In 1965, a US presidential advisory committee warned that that giant monsters were a matter of "real concern.” President Johnson noted his concern as well, then went back to planning bombing missions in Vietnam. Finally, when Mothra set the Cuyahoga River on fire, stronger antimonster legislation was passed by President Nixon, and after a succession of increasingly strict laws over the years, Mothra and the Smog Monster were dissuaded from attacking the United States and now reside somewhere in China. 

US scientist Wallace Broecker was the first to use the term “Godzilla,” in 1975, even though the Japanese had been making movies about the giant monster since 1954. They called him “Gojira,” but evidently Western people don’t know how to say “Gojira.”

Sightings of the monster became more frequent. In 1989 UK Prime Minister Margaret Thatcher called for a global treaty to deal with Godzilla.

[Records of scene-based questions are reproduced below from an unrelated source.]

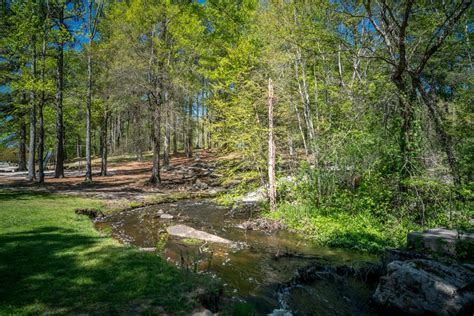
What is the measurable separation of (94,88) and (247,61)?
1386 centimetres

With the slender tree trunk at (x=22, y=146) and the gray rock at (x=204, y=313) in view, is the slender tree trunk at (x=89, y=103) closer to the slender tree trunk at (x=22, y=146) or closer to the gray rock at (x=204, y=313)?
the slender tree trunk at (x=22, y=146)

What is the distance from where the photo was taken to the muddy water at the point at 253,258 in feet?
17.7

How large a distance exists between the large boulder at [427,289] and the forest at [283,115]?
4.82 feet

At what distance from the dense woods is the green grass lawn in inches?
242

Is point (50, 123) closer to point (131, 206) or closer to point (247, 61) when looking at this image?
point (131, 206)

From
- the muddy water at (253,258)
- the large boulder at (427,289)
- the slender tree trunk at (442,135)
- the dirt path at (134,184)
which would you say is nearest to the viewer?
the large boulder at (427,289)

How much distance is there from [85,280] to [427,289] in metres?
5.75

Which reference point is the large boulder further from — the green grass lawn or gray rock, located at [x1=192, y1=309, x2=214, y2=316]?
the green grass lawn

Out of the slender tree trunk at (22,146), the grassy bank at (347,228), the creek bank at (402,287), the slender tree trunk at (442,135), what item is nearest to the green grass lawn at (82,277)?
the creek bank at (402,287)

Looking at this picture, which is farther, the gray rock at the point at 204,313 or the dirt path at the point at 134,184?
the dirt path at the point at 134,184

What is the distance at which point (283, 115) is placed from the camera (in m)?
12.7

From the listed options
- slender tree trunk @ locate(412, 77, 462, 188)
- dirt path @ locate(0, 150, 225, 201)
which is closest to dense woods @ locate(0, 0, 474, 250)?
slender tree trunk @ locate(412, 77, 462, 188)

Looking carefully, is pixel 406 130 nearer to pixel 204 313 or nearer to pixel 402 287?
pixel 402 287

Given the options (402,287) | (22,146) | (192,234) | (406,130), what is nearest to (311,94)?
(406,130)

Nothing was signed, but more studies were called for. 

Finally, in 1997 a protocol was established that all developed nations must fight the giant monster. The US Senate refused to ratify it. “It’ll cost US jobs,” said Senate minority leader Tom Daschle. “Also, what about the Loch Ness Monster?” 

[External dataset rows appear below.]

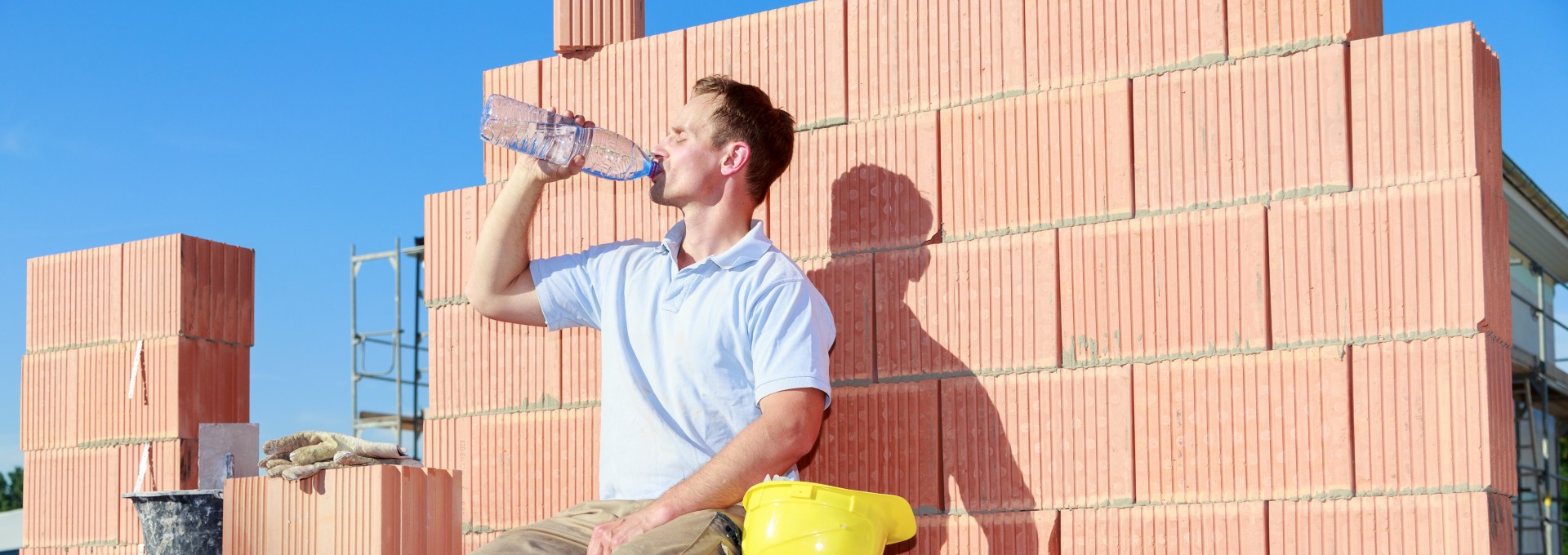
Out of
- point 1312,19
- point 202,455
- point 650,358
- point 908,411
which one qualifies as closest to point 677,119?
point 650,358

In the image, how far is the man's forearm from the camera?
4.23 m

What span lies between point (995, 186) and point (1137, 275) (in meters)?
0.51

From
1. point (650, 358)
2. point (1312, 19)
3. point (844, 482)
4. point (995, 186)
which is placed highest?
point (1312, 19)

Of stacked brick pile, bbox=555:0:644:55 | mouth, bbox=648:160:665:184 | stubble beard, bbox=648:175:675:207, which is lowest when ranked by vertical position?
stubble beard, bbox=648:175:675:207

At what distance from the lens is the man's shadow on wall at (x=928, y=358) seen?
13.9 feet

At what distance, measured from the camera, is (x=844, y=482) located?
15.0 ft

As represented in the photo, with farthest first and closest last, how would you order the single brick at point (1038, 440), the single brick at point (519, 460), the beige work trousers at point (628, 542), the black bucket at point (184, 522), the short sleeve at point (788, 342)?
the black bucket at point (184, 522)
the single brick at point (519, 460)
the single brick at point (1038, 440)
the short sleeve at point (788, 342)
the beige work trousers at point (628, 542)

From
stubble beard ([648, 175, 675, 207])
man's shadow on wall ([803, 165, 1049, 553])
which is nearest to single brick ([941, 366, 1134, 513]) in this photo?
man's shadow on wall ([803, 165, 1049, 553])

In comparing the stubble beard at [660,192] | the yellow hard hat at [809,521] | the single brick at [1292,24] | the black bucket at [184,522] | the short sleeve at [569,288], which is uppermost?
the single brick at [1292,24]

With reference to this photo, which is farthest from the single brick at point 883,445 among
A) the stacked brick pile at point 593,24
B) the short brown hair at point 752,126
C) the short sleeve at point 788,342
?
the stacked brick pile at point 593,24

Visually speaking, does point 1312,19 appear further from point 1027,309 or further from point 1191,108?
point 1027,309

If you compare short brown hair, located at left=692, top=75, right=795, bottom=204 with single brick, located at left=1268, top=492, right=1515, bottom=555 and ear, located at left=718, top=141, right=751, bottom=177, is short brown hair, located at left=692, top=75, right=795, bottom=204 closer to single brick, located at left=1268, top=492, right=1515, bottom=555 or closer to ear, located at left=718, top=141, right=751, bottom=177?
ear, located at left=718, top=141, right=751, bottom=177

To this day, the United States ignores the obvious truth that Godzilla and other giant monsters are rampaging all over the planet. Al Gore made a movie that has footage of Godzilla eating buildings and devouring entire shorelines, but he lost an election to a mentally disturbed idiot on a technicality, so  everyone just makes fun of him. Now it has become common for politicians to deny that Godzilla exists.

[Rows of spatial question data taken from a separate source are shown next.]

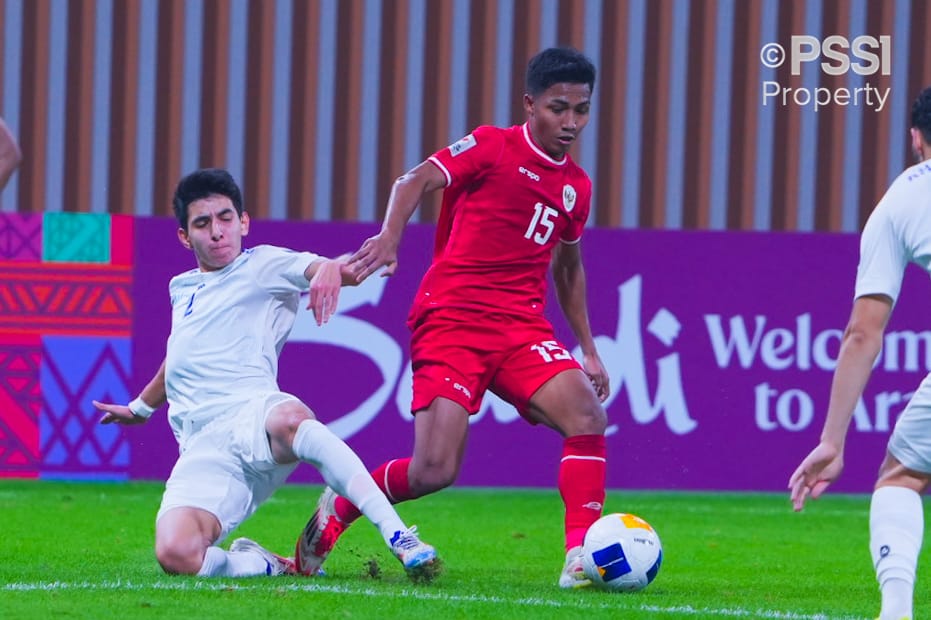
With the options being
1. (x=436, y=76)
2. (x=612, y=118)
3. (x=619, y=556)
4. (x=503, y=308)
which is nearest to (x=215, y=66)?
(x=436, y=76)

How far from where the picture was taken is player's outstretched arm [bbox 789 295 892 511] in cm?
397

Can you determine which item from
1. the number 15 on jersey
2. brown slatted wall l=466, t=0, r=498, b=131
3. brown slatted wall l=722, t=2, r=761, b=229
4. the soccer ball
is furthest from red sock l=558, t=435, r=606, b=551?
brown slatted wall l=722, t=2, r=761, b=229

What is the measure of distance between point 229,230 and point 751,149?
7560mm

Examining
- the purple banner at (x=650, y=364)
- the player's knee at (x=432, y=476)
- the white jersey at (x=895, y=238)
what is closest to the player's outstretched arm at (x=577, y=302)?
the player's knee at (x=432, y=476)

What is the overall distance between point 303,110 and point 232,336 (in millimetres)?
7087

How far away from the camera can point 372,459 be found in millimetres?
9062

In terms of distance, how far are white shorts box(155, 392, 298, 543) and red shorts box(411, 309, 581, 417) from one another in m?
0.50

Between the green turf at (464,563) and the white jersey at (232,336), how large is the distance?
58 cm

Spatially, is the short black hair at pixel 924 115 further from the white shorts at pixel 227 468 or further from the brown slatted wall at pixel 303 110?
the brown slatted wall at pixel 303 110

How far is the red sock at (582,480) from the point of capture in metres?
5.47

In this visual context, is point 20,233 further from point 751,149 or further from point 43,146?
point 751,149

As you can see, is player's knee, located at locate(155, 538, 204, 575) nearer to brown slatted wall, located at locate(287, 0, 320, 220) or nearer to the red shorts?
the red shorts

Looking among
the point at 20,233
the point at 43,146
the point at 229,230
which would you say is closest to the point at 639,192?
the point at 43,146
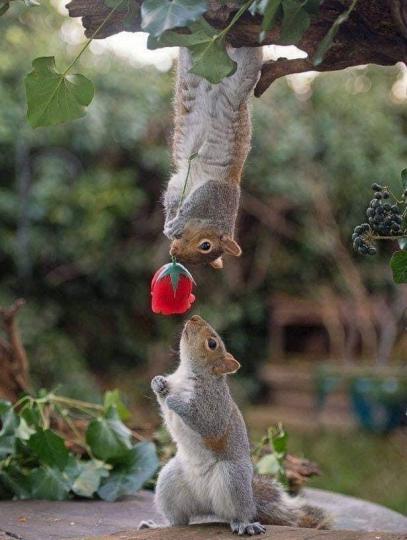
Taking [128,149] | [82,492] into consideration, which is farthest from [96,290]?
[82,492]

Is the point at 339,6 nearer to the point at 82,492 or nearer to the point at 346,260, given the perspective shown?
the point at 82,492

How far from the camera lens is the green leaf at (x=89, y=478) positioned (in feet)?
10.4

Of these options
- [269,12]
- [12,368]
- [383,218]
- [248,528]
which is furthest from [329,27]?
[12,368]

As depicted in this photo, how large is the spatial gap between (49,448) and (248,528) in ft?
3.17

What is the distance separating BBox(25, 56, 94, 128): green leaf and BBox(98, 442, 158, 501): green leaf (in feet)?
5.05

Meanwhile, wholesale destruction has been visited upon the city of New York and along the Jersey shore. New Orleans has been all but destroyed. Fires plague California and the entire western US. Are they all from the fiery breath of Godzilla? Maybe not all, but all this destruction is what we have to look forward to if we don’t address the reality that a giant monster is attacking us as payback for our hubris, as well as our burning of fossil fuels. 

Given the history, research, and documentation of the existence of Godzilla, it is time to act, before he attacks again. Anyone who refuses to see a giant monster cannot be fit to hold a seat of power. Giant monsters are not the stuff of myth. They must be dealt with. 

Oh, and the new movie is a nice try, but it’s fairly boring.